Asembli Subkritis di UGM tidak dapat kritis, sedangkan TRIGA Mark II di ITB bisa. Reaksi berantai pembelahan inti disebut kritis kalau neutron-neutron fisi yang muncul dari pembelahan satu inti plutonium atau uranium yang jumlahnya 2 atau 3, satu di antaranya berhasil membelah inti fisil berikutnya.
Reaksi superkritis
Kalau secara rata-rata setiap fisi diikuti lebih dari satu fisi lagi, reaksinya dikatakan superkritis.

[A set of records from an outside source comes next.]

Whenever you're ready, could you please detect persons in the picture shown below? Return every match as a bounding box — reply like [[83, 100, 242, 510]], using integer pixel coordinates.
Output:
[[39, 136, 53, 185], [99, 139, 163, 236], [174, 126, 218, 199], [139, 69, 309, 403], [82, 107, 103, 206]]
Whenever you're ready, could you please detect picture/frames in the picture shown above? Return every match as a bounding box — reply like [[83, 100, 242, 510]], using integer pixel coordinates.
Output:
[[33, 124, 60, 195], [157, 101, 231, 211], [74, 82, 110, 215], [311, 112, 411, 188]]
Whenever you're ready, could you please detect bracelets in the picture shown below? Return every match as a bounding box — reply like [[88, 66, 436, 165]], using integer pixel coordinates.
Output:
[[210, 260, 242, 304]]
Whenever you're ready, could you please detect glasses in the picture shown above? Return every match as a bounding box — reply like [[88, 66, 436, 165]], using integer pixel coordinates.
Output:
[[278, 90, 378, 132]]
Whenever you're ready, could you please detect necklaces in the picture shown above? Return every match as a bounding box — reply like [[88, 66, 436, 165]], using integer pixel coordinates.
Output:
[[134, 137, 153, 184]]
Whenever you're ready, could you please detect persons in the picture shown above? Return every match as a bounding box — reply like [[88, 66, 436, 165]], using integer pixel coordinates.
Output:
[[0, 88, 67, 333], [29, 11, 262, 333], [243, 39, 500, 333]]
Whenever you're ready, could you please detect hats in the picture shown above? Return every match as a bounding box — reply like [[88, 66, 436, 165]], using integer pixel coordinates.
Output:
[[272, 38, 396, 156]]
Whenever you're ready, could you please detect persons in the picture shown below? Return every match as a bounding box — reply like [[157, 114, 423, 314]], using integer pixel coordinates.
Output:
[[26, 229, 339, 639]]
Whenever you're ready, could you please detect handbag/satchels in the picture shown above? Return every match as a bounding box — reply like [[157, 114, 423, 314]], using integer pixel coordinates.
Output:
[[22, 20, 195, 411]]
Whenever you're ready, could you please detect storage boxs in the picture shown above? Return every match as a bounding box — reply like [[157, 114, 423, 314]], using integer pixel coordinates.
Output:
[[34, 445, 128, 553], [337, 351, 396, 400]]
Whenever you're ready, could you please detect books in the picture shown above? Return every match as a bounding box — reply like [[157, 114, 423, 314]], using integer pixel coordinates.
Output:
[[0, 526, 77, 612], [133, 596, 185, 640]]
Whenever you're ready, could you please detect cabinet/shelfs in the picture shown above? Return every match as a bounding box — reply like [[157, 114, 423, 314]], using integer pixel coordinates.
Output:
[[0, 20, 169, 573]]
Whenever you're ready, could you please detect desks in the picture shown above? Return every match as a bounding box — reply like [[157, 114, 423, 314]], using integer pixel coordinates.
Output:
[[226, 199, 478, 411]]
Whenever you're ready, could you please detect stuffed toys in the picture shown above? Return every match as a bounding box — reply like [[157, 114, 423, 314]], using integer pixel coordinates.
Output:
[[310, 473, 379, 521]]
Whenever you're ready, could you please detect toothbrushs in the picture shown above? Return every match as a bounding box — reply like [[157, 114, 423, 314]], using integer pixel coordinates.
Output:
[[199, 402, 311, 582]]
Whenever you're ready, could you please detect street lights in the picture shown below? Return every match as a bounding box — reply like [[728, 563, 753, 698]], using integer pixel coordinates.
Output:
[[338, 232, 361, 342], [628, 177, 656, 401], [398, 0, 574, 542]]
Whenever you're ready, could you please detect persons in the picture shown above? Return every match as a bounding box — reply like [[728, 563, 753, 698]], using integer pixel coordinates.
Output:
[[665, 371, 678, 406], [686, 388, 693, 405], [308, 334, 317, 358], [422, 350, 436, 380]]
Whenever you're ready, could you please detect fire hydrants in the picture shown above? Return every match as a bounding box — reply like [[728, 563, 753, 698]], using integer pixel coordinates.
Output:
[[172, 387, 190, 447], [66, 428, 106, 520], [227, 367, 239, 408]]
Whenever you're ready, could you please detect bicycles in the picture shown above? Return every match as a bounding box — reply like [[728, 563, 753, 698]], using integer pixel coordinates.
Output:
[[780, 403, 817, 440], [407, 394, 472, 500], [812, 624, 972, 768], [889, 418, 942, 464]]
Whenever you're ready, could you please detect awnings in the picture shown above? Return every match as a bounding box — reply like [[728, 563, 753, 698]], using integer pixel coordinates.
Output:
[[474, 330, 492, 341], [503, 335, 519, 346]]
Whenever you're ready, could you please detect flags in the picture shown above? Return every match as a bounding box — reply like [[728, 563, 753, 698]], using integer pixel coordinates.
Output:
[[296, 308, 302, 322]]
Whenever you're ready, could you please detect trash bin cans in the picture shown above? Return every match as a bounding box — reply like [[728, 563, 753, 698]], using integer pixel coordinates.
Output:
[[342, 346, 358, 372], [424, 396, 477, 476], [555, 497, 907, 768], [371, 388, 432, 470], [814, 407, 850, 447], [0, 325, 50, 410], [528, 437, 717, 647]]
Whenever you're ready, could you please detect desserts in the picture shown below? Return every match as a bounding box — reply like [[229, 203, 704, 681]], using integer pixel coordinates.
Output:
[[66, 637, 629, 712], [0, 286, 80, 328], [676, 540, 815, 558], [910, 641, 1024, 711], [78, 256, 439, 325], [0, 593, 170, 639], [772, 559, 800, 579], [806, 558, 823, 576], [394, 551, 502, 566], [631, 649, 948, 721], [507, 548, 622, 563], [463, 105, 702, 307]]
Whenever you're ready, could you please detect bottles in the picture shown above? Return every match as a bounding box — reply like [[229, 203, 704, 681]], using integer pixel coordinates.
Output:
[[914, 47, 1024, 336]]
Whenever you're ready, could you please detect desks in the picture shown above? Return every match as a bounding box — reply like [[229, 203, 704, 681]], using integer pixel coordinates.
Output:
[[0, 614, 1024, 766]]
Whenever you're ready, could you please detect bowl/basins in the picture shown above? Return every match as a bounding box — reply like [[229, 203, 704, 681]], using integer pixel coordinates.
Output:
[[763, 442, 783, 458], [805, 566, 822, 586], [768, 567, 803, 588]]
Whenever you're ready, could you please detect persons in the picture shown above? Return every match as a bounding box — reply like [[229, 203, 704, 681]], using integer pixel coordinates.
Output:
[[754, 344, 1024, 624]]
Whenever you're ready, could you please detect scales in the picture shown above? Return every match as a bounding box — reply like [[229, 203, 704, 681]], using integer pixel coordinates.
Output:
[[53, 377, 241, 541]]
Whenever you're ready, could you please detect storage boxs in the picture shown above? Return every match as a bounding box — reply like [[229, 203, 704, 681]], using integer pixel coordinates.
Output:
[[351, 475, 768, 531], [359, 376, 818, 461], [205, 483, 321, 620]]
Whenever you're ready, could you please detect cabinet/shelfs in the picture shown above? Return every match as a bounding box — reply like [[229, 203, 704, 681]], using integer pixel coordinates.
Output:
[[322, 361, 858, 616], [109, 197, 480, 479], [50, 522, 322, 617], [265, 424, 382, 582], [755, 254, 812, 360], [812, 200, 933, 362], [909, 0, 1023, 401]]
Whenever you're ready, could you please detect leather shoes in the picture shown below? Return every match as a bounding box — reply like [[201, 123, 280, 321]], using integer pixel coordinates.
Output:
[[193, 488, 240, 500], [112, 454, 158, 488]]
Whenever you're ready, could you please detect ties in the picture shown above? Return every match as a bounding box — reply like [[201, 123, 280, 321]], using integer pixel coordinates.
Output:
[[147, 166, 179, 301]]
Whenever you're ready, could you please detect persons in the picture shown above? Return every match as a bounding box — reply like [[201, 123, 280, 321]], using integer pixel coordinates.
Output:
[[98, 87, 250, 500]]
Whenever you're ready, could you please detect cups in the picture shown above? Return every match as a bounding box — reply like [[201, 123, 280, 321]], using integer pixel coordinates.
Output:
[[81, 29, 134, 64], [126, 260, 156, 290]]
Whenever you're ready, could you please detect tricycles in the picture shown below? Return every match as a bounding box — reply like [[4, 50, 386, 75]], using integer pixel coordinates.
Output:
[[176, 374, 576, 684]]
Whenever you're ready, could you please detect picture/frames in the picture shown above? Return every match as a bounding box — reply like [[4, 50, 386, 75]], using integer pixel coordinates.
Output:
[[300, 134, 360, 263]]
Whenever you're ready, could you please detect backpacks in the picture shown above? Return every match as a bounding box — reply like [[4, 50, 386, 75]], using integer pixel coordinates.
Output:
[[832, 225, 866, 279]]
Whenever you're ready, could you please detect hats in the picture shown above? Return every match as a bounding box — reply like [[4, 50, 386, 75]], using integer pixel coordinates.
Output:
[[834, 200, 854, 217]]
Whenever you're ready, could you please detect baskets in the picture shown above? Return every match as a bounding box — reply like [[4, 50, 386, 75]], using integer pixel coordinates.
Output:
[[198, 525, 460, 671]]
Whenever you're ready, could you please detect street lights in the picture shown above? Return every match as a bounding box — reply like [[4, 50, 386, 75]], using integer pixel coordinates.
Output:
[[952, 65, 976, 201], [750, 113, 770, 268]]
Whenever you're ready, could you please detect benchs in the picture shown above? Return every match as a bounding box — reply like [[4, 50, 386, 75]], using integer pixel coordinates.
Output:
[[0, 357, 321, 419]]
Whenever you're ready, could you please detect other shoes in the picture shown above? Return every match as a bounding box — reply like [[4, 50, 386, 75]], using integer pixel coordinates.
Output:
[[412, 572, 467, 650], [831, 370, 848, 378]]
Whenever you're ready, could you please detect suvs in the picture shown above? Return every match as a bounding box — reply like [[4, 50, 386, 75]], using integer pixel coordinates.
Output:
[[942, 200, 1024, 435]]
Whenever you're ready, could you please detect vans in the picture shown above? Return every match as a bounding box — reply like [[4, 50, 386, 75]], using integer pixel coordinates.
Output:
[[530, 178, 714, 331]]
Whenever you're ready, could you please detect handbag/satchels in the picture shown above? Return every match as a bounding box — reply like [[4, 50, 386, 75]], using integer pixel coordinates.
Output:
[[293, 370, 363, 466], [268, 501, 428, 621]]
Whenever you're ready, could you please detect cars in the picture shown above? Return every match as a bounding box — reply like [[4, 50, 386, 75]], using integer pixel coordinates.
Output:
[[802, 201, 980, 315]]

Laju reaksinya meningkat terus. Reaksi fisi nuklir dalam bom-A tentu saja superkritis, dengan angka kritikalitas besar (meskipun reratanya tidak lebih dari 2,6), sehingga jumlah inti yang dibelah meningkat secara eksponensial.
Untuk membayangkan betapa cepatnya peningkatan daya eksponensial itu, marilah kita hitung pada angka kritikalitas 2. Dari satu generasi fisi ke generasi berikutnya jumlah inti yang terbelah meningkat terus. Dari 1, menjadi 2, lalu 4, 8, dan seterusnya. Setiap 1 fisi melepas energi 198 MeV (dibulatkan menjadi 200 MeV).
Maka, setelah generasi ke-87 (jadi n = 87), jumlah energi yang dilepaskan ialah 200 MeVx (1,5 ´ 1026) atau sama dengan energi ledakan 1 megaton (sejuta ton) dinamit (TNT, trinitrotoluena). Ini 71 kali lebih dahsyat dari energi ledakan bom-A uranium Hiroshima (14 kiloton TNT).
Seluruh energi sebesar itu lepas dari 10 generasi terakhir (generasi ke-78 sampai dengan generasi ke-87). Karena satu generasi hanya makan waktu 10 ns (1 nanosekon = sepermiliar detik), ledakan bom-A berkekuatan 1 megaton itu terjadi dalam 100 ns, atau 0,1 mikrodetik. Lebih cepat dari kilat! (E Boeker, et al, Natuurkunde in de Samenleving, 1978).
Ambisi nuklir pada masa Orla itu sekarang terasa menggelikan. Namun, dulu, mungkin tidak sebab semua patriot waktu itu terbakar semangat maju terus pantang mundur.